- **Extracted records**:
=====

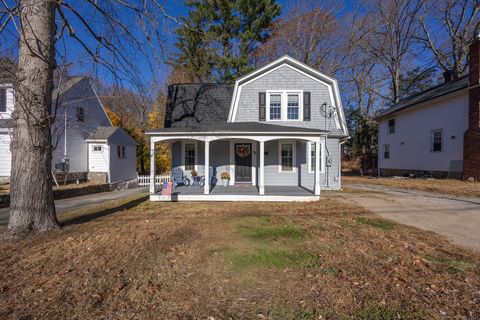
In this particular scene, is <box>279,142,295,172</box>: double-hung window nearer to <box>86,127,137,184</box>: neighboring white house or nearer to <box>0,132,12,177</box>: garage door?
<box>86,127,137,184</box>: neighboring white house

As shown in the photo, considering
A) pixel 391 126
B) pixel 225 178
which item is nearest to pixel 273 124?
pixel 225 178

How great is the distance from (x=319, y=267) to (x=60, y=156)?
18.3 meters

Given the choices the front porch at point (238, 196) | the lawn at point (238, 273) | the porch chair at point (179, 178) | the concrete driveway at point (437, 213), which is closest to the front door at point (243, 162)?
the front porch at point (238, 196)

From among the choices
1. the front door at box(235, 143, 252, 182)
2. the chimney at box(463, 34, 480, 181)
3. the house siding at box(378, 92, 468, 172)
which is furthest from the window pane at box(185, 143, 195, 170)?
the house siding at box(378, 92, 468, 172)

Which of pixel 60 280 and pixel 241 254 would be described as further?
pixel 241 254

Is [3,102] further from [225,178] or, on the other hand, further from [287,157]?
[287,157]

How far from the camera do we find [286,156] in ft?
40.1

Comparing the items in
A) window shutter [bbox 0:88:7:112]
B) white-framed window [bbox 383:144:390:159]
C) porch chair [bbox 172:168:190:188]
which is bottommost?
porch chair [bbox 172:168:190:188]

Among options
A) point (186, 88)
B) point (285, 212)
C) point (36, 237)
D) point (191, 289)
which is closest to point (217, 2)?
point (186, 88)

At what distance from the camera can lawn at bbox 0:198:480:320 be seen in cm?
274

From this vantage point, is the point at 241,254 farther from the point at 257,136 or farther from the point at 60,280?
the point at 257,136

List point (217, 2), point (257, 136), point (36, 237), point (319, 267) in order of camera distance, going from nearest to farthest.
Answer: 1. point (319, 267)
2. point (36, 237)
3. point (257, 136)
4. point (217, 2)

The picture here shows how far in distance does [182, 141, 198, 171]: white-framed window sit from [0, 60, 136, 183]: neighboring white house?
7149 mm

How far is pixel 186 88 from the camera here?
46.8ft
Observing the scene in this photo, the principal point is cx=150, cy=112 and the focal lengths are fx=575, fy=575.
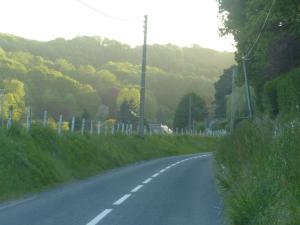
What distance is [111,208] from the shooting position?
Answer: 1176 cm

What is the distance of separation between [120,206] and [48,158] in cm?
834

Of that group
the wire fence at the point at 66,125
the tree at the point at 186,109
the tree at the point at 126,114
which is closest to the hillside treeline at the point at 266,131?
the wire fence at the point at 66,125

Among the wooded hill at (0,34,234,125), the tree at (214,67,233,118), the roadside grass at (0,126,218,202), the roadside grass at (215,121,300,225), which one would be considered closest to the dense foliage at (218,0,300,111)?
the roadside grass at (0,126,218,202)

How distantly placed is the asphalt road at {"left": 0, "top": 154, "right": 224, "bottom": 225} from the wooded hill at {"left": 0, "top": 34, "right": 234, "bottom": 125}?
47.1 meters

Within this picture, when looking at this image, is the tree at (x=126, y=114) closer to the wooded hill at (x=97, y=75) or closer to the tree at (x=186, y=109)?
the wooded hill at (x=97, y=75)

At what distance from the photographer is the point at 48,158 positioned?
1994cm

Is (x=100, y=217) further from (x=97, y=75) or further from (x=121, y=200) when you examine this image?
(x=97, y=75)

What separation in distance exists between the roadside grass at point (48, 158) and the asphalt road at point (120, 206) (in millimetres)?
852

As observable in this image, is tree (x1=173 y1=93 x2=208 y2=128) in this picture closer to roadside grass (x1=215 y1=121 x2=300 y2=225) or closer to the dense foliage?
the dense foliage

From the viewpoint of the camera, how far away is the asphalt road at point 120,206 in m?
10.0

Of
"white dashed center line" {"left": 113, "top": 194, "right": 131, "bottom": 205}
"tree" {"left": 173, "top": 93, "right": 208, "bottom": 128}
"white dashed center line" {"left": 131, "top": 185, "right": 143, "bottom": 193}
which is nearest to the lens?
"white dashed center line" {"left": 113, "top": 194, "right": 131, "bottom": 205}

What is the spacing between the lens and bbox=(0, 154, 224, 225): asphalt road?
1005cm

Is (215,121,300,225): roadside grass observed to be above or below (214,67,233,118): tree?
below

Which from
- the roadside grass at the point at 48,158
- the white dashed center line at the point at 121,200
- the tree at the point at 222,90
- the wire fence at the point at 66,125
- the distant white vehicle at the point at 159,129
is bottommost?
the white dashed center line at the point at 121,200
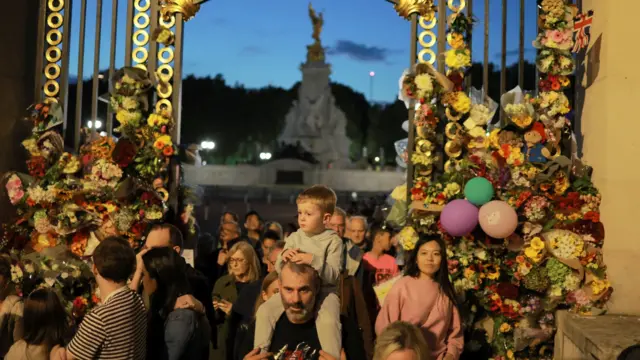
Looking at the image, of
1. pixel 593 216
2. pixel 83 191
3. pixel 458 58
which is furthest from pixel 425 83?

=====

- **Written request**: Reproduce the listing above verbatim in its entirety, omitting the pictures.

- **Solution to this problem**:
In this particular scene, is <box>279,142,295,172</box>: double-hung window nearer to <box>86,127,137,184</box>: neighboring white house or nearer to <box>0,132,12,177</box>: garage door?
<box>86,127,137,184</box>: neighboring white house

As shown in the photo, considering
A) pixel 391 126
B) pixel 225 178
which item is nearest to pixel 273 124?
pixel 225 178

How great is the distance from (x=319, y=267) to (x=60, y=156)?
18.3 meters

Given the choices the front porch at point (238, 196) | the lawn at point (238, 273) | the porch chair at point (179, 178) | the concrete driveway at point (437, 213), which is closest to the front door at point (243, 162)?
the front porch at point (238, 196)

From among the choices
1. the front door at box(235, 143, 252, 182)
2. the chimney at box(463, 34, 480, 181)
3. the house siding at box(378, 92, 468, 172)
which is furthest from the window pane at box(185, 143, 195, 170)?
the house siding at box(378, 92, 468, 172)

Which of pixel 60 280 and pixel 241 254 would be described as further?
pixel 241 254

Is [3,102] further from [225,178] or, on the other hand, further from [287,157]?
[287,157]

How far from the camera do we find [286,156] in ft?
40.1

Comparing the items in
A) window shutter [bbox 0:88:7:112]
B) white-framed window [bbox 383:144:390:159]
C) porch chair [bbox 172:168:190:188]
which is bottommost?
porch chair [bbox 172:168:190:188]

Among options
A) point (186, 88)
B) point (285, 212)
C) point (36, 237)
D) point (191, 289)
which is closest to point (217, 2)?
point (186, 88)

At what distance from the camera can lawn at bbox 0:198:480:320 be seen in cm?
274

From this vantage point, is the point at 241,254 farther from the point at 257,136 or farther from the point at 60,280?
the point at 257,136

List point (217, 2), point (257, 136), point (36, 237), point (319, 267) in order of camera distance, going from nearest to farthest.
Answer: 1. point (319, 267)
2. point (36, 237)
3. point (257, 136)
4. point (217, 2)

The picture here shows how far in distance does [182, 141, 198, 171]: white-framed window sit from [0, 60, 136, 183]: neighboring white house?
7149 mm

How far is pixel 186 88 from the camera here?
46.8ft
Observing the scene in this photo, the principal point is cx=150, cy=112 and the focal lengths are fx=575, fy=575.
What distance is [111,208] from the shooting position?
Answer: 1176 cm

What is the distance of separation between [120,206] and [48,158] in cm?
834

Of that group
the wire fence at the point at 66,125
the tree at the point at 186,109
the tree at the point at 126,114
which is closest to the hillside treeline at the point at 266,131?
the wire fence at the point at 66,125

Among the wooded hill at (0,34,234,125), the tree at (214,67,233,118), the roadside grass at (0,126,218,202), the roadside grass at (215,121,300,225), which one would be considered closest to the dense foliage at (218,0,300,111)?
the roadside grass at (0,126,218,202)

How distantly placed is the asphalt road at {"left": 0, "top": 154, "right": 224, "bottom": 225} from the wooded hill at {"left": 0, "top": 34, "right": 234, "bottom": 125}?
47.1 meters

Within this picture, when looking at this image, is the tree at (x=126, y=114) closer to the wooded hill at (x=97, y=75) or closer to the tree at (x=186, y=109)?
the wooded hill at (x=97, y=75)

At what distance from the photographer is the point at 48,158 positioned?
1994cm

Is (x=100, y=217) further from (x=97, y=75) or further from (x=121, y=200) when you examine this image?
(x=97, y=75)

What separation in distance exists between the roadside grass at point (48, 158) and the asphalt road at point (120, 206) (in millimetres)?
852

As observable in this image, is tree (x1=173 y1=93 x2=208 y2=128) in this picture closer to roadside grass (x1=215 y1=121 x2=300 y2=225) or closer to the dense foliage?
the dense foliage

From the viewpoint of the camera, how far away is the asphalt road at point 120,206 in m?
10.0

Of
"white dashed center line" {"left": 113, "top": 194, "right": 131, "bottom": 205}
"tree" {"left": 173, "top": 93, "right": 208, "bottom": 128}
"white dashed center line" {"left": 131, "top": 185, "right": 143, "bottom": 193}
which is nearest to the lens?
"white dashed center line" {"left": 113, "top": 194, "right": 131, "bottom": 205}

What is the spacing between the lens and bbox=(0, 154, 224, 225): asphalt road?
1005cm

Is (215,121,300,225): roadside grass observed to be above or below (214,67,233,118): tree?
below

Which from
- the roadside grass at the point at 48,158
- the white dashed center line at the point at 121,200
- the tree at the point at 222,90
- the wire fence at the point at 66,125
- the distant white vehicle at the point at 159,129
is bottommost?
the white dashed center line at the point at 121,200
Looking at the image, of
1. pixel 593 216
2. pixel 83 191
3. pixel 458 58
which is furthest from pixel 425 83?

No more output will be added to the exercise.